The Island Years — 1969/1972
The Stixman Reflects
During the glorious mid-sixties, in the aftermath of a recording
session with The Interns at the soon-to-be Rockfield Studios, I
fell over a heap of albums marked 'Bert Jansch' and took one home
for my listening pleasure. Back at Arbour Hill Farm, I listened
in awe to 40 or so minutes of the most beswick sounds imaginable.
Bert Jansch, I decided, had the future of rock music all sewn up.
The album turned out to be 'Highway 61 revisited' and the Bert
Jansch label a factory error.
In the spring of 1969, a quartet of broke-but-hopeful Herefordshire
hicks and a crazed stick insect on fast forward sat glumly in 'The
Giaconda Cafe', meeting place of the stars, in Denmark Street,
London. Six hours of auditions for a new singer/pianist had been
grim. Only two hours remained of the time booked at Regent Sound
Studios and no-one remotely suitable had shown up. The gloomy trudged
grudgingly the few doors up the street back into the studio where Bill
Farley, the boss and chief sound engineer - he had recorded
the first Rolling Stones LP there - offered a faint glimmer
of a hope. He "knew a bloke..."
The bloke arrived. He wore open toed sandals (with socks), a wretched
donkey jacket and his hair which was red and curly, tried, without
success, to be long. Plus, he sported big black shades. He was "basically
a bass player" (with the New Yardbirds) and snatched up
a bass to demonstrate. It was fast, flummoxing and futile. The
stick insect coaxed the 'young ginger' onto the piano stool and
it was agreed that we would "bash out" a song called 'Like a Rolling
Stone'. At the curtailment of this musical event, the stick insect
leapt. foamed at the mouth, burbled and raved goggle-eyed in an
orgasmic outflow of triumph, delight and relief. Guy Stevens had
found his man, the final lizard in his Escher print puzzle had
joined the picture. His name was Ian Hunter Patterson.
Now let me backtrack and fill in some gaping holes in the information
department. The Mott story starts with the Birmingham-born Peter
Overend Watts moving to Ross-on-Wye, Herefordshire from Worthing,
Sussex. At Ross Grammar School, armed with his Hofner Colorama
guitar, he formed a combo that was spied playing one lunch-hour
by Terence Dale Griffin (Buffin). I wasted no time in blustering
my way into the group and a summer-long residency at the Hope and
Anchor - a popular riverside hostelry in Ross. Called 'The Anchors'
(and worse, as you can imagine) we got two pounds cash per week,
plus beer. We were all under-age and quite illegal. 'Teddy Boy'
types often stood glaring at us as we played. They turned out to
be Terence Verden Allen and his cousin John. Verden was
to join a Hereford group The Inmates, on keyboards.

──────

**Tasks to complete**:
1. In the memoir, what pay did The Anchors get for their residency at the Hope and Anchor?
2. Pick out every line of the entries that contains the word "collared".

Stored data entries
──────

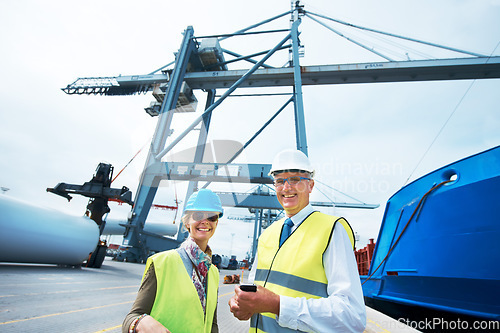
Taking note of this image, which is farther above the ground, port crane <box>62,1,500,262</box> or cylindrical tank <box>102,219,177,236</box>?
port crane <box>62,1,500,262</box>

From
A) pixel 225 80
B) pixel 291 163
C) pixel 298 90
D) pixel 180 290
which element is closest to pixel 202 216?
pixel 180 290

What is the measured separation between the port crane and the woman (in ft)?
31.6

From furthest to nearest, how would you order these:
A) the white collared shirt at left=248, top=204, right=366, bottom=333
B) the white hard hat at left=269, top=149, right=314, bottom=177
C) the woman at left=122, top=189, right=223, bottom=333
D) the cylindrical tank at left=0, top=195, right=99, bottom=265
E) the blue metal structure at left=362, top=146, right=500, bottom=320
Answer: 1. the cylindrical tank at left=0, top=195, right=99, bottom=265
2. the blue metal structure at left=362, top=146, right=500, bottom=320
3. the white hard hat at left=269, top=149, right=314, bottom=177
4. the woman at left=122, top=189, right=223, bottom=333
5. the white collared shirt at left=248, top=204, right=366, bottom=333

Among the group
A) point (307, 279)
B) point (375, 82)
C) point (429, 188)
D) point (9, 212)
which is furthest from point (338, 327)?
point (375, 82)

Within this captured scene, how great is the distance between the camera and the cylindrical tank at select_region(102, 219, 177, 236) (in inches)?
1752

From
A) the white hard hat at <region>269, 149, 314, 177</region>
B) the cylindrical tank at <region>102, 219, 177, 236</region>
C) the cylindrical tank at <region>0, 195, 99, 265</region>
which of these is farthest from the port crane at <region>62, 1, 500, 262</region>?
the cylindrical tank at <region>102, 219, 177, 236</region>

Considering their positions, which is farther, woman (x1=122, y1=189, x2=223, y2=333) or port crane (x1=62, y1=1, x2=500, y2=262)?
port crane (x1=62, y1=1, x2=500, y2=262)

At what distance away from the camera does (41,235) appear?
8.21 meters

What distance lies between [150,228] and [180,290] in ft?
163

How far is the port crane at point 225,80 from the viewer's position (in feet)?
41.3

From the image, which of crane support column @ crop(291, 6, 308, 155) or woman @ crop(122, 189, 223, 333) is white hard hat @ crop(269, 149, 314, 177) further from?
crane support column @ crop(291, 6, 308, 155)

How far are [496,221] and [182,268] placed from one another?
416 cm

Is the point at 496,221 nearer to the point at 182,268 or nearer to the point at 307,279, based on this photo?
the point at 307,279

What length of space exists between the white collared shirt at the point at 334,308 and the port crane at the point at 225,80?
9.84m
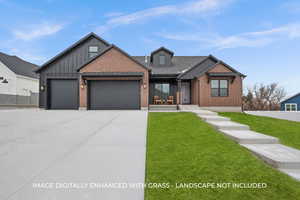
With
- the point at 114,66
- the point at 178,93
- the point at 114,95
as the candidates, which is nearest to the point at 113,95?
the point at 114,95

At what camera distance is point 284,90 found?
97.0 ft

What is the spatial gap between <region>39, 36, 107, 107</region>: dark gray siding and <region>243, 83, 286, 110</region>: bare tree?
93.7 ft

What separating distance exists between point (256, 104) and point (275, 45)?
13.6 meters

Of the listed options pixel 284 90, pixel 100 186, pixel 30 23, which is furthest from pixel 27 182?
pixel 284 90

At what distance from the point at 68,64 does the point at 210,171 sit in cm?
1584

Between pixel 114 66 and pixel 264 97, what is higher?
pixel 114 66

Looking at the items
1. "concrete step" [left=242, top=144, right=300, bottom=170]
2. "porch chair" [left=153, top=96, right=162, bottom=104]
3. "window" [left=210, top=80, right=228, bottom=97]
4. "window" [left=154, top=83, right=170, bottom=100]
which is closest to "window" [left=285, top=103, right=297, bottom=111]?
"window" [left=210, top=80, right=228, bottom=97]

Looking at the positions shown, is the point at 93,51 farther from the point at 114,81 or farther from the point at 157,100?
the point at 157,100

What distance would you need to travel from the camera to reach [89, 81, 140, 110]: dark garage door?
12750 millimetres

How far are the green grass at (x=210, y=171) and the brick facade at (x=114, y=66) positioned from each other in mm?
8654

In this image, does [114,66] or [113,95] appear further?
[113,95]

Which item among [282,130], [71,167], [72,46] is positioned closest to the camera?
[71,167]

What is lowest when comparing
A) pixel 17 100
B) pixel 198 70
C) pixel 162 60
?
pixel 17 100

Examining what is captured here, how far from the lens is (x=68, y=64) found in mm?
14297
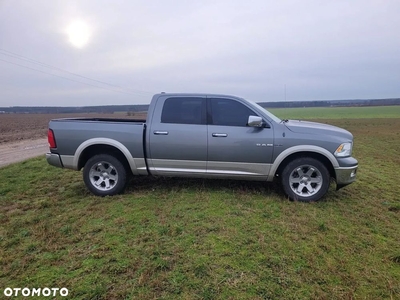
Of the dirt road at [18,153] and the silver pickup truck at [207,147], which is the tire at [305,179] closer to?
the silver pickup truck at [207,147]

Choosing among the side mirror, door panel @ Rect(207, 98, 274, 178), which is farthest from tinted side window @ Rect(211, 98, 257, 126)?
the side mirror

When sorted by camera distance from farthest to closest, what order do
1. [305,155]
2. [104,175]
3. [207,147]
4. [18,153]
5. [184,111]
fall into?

──────

**Answers for this exercise**:
1. Two pounds cash per week, plus beer.

2.
A) the white collared shirt at left=248, top=204, right=366, bottom=333
5. the white collared shirt at left=248, top=204, right=366, bottom=333
What length of space exists between the white collared shirt at the point at 334,308 and the port crane at the point at 225,80?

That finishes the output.